(DIRECTIONS FOR THIS TASK) I would like every entry below written out exactly.

(DATA FOR THE TASK)
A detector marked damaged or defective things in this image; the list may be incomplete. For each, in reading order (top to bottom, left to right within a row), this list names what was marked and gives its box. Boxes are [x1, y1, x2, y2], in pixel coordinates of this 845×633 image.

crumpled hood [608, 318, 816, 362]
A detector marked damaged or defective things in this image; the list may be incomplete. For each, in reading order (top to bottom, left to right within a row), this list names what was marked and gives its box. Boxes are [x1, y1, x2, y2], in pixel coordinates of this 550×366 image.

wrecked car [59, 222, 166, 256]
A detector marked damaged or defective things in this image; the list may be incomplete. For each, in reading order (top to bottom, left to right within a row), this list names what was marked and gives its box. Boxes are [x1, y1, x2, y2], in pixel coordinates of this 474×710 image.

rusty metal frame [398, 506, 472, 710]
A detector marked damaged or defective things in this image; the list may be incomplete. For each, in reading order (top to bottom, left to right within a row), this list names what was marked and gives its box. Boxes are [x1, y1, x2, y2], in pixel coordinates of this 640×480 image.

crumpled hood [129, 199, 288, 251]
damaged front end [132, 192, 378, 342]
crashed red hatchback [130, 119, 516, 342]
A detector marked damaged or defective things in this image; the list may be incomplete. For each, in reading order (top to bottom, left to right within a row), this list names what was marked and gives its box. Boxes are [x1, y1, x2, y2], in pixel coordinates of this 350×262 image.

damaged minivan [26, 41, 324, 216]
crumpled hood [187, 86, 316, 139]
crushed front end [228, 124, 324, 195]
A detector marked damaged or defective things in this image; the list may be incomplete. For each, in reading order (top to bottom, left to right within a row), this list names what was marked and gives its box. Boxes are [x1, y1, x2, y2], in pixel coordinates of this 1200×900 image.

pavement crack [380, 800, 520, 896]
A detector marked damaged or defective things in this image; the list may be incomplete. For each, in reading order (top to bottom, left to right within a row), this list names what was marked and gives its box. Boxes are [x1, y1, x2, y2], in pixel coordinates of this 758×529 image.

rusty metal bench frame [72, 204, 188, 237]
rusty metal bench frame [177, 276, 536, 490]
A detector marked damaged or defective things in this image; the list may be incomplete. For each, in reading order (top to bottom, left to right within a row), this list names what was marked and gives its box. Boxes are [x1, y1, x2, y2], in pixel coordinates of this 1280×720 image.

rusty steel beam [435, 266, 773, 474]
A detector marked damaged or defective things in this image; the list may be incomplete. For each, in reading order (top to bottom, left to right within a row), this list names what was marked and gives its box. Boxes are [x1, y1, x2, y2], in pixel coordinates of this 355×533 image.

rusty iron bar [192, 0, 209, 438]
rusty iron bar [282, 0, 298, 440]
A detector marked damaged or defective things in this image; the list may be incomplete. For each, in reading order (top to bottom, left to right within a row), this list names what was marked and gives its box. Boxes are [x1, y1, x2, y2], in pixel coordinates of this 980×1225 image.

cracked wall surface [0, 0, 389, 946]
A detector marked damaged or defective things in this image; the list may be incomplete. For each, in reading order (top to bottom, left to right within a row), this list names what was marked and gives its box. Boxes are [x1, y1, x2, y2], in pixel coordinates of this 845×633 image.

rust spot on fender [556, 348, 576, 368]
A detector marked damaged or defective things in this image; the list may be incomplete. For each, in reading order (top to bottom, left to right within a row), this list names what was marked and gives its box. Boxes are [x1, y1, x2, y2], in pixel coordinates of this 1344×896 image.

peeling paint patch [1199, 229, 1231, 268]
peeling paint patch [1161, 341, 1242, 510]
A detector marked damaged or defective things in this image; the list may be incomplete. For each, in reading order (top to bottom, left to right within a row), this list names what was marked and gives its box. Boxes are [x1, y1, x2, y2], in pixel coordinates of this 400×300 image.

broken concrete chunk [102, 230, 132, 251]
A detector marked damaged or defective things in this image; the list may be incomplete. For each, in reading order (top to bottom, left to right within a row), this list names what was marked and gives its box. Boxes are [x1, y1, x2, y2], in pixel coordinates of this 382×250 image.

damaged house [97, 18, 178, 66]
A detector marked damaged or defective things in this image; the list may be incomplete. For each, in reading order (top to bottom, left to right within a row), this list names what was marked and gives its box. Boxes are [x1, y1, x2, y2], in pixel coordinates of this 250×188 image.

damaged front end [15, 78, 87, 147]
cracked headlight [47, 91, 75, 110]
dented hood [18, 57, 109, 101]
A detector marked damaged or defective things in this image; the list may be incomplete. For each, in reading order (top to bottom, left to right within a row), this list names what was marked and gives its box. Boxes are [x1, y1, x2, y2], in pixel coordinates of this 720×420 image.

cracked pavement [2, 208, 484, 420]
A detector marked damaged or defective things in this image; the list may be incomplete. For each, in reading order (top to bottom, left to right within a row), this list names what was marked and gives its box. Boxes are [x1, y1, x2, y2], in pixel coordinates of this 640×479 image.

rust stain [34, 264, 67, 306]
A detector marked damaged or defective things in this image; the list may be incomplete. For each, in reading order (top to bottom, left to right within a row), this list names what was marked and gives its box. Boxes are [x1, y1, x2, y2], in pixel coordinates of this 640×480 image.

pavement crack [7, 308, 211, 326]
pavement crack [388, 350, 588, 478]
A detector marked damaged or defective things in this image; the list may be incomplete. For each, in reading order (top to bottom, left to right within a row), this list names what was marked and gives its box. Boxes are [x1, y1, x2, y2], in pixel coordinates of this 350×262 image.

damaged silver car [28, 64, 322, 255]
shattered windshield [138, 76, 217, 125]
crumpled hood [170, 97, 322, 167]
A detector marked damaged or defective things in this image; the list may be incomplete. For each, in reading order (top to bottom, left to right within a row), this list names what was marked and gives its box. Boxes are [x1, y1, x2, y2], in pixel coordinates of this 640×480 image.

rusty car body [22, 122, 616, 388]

(EXPECTED OUTPUT)
A detector marked damaged or defective things in this image; the list may be incomplete. For each, in reading order (top to bottom, left to right within a row), this list names what was marked and gives its box. Boxes are [x1, y1, x2, y2], in pixel coordinates of this 845×633 image.

crumpled hood [608, 318, 816, 362]
A detector marked damaged or defective things in this image; the list may be incomplete. For each, in reading order (top to bottom, left to right within a row), this list names what was marked and gives its box. Boxes are [x1, y1, x2, y2], in pixel coordinates of this 550×366 image.

wrecked car [59, 222, 166, 256]
A detector marked damaged or defective things in this image; the list may be incomplete. For each, in reading order (top to bottom, left to right within a row), this list names what was marked and gives its box. Boxes are [x1, y1, x2, y2], in pixel coordinates of this 474×710 image.

rusty metal frame [398, 506, 472, 710]
A detector marked damaged or defective things in this image; the list may be incomplete. For each, in reading order (top to bottom, left to right within a row), this list names what was marked and gives its box. Boxes are [x1, y1, x2, y2], in pixel coordinates of this 640×480 image.

crumpled hood [129, 199, 288, 251]
damaged front end [132, 192, 378, 342]
crashed red hatchback [130, 119, 516, 342]
A detector marked damaged or defective things in this image; the list may be incomplete. For each, in reading order (top to bottom, left to right within a row), this list names what was marked and gives its box. Boxes are [x1, y1, x2, y2], in pixel coordinates of this 350×262 image.

damaged minivan [26, 41, 324, 216]
crumpled hood [187, 86, 316, 139]
crushed front end [228, 124, 324, 195]
A detector marked damaged or defective things in this image; the list may be incomplete. For each, in reading order (top to bottom, left to right within a row), this list names what was marked and gives its box. Boxes are [x1, y1, x2, y2], in pixel coordinates of this 1200×900 image.

pavement crack [380, 800, 520, 896]
A detector marked damaged or defective things in this image; the list may be incomplete. For each, in reading order (top to bottom, left to right within a row), this list names what was marked and gives its box. Boxes are [x1, y1, x2, y2], in pixel coordinates of this 758×529 image.

rusty metal bench frame [72, 204, 188, 237]
rusty metal bench frame [177, 276, 536, 490]
A detector marked damaged or defective things in this image; the list may be incomplete. For each, in reading order (top to bottom, left to right within a row), this list names what was marked and gives its box. Boxes are [x1, y1, x2, y2], in pixel coordinates of this 1280×720 image.

rusty steel beam [435, 266, 773, 474]
A detector marked damaged or defective things in this image; the list may be incomplete. For each, in reading order (top to bottom, left to right within a row), this list names what was marked and gives its box. Boxes are [x1, y1, x2, y2], in pixel coordinates of this 355×533 image.

rusty iron bar [192, 0, 209, 438]
rusty iron bar [282, 0, 298, 440]
A detector marked damaged or defective things in this image; the list may be incomplete. For each, in reading order (top to bottom, left to right within a row), this list names what was marked and gives its box. Boxes are [x1, y1, x2, y2], in pixel coordinates of this 980×1225 image.

cracked wall surface [0, 0, 389, 946]
A detector marked damaged or defective things in this image; the list may be incomplete. For each, in reading order (top to bottom, left to right within a row), this list names what was marked and gives its box. Boxes are [x1, y1, x2, y2], in pixel coordinates of this 845×633 image.

rust spot on fender [556, 348, 576, 368]
A detector marked damaged or defective things in this image; the list may be incomplete. For each, in reading order (top to bottom, left to right within a row), this list names what was marked and gives its box. Boxes are [x1, y1, x2, y2], in pixel coordinates of this 1344×896 image.

peeling paint patch [1199, 229, 1231, 268]
peeling paint patch [1161, 341, 1242, 510]
A detector marked damaged or defective things in this image; the list may be incomplete. For each, in reading order (top to bottom, left to right within a row), this list names what was marked and gives its box. Boxes are [x1, y1, x2, y2], in pixel coordinates of this 400×300 image.

broken concrete chunk [102, 230, 132, 251]
A detector marked damaged or defective things in this image; the list may be incomplete. For each, in reading order (top to bottom, left to right within a row), this list names what was marked and gives its box. Boxes are [x1, y1, x2, y2], in pixel coordinates of this 382×250 image.

damaged house [97, 18, 178, 66]
A detector marked damaged or defective things in this image; the list may be incomplete. For each, in reading order (top to bottom, left to right within a row), this list names what was marked and gives its box. Boxes are [x1, y1, x2, y2], in pixel coordinates of this 250×188 image.

damaged front end [15, 78, 87, 147]
cracked headlight [47, 91, 75, 110]
dented hood [18, 57, 109, 101]
A detector marked damaged or defective things in this image; the list may be incomplete. For each, in reading order (top to bottom, left to right within a row), this list names what was marked and gives its box. Boxes are [x1, y1, x2, y2], in pixel coordinates of this 720×420 image.

cracked pavement [2, 208, 484, 420]
A detector marked damaged or defective things in this image; the list may be incomplete. For each, in reading order (top to bottom, left to right within a row), this list names what was marked and gives its box. Boxes are [x1, y1, x2, y2], in pixel coordinates of this 640×479 image.

rust stain [34, 264, 67, 306]
A detector marked damaged or defective things in this image; the list may be incomplete. For each, in reading order (top to bottom, left to right within a row), this list names what was marked and gives its box. Boxes are [x1, y1, x2, y2], in pixel coordinates of this 640×480 image.

pavement crack [7, 308, 211, 326]
pavement crack [388, 350, 588, 478]
A detector marked damaged or defective things in this image; the list may be incomplete. For each, in reading order (top to bottom, left to right within a row), this list names what was marked and gives its box. Boxes are [x1, y1, x2, y2], in pixel coordinates of this 350×262 image.

damaged silver car [28, 64, 322, 255]
shattered windshield [138, 76, 217, 125]
crumpled hood [170, 97, 322, 167]
A detector marked damaged or defective things in this image; the list may be incomplete. For each, in reading order (top to bottom, left to right within a row), this list names what was marked and gives its box. Boxes are [x1, y1, x2, y2], in pixel coordinates of this 640×480 image.

rusty car body [22, 122, 616, 388]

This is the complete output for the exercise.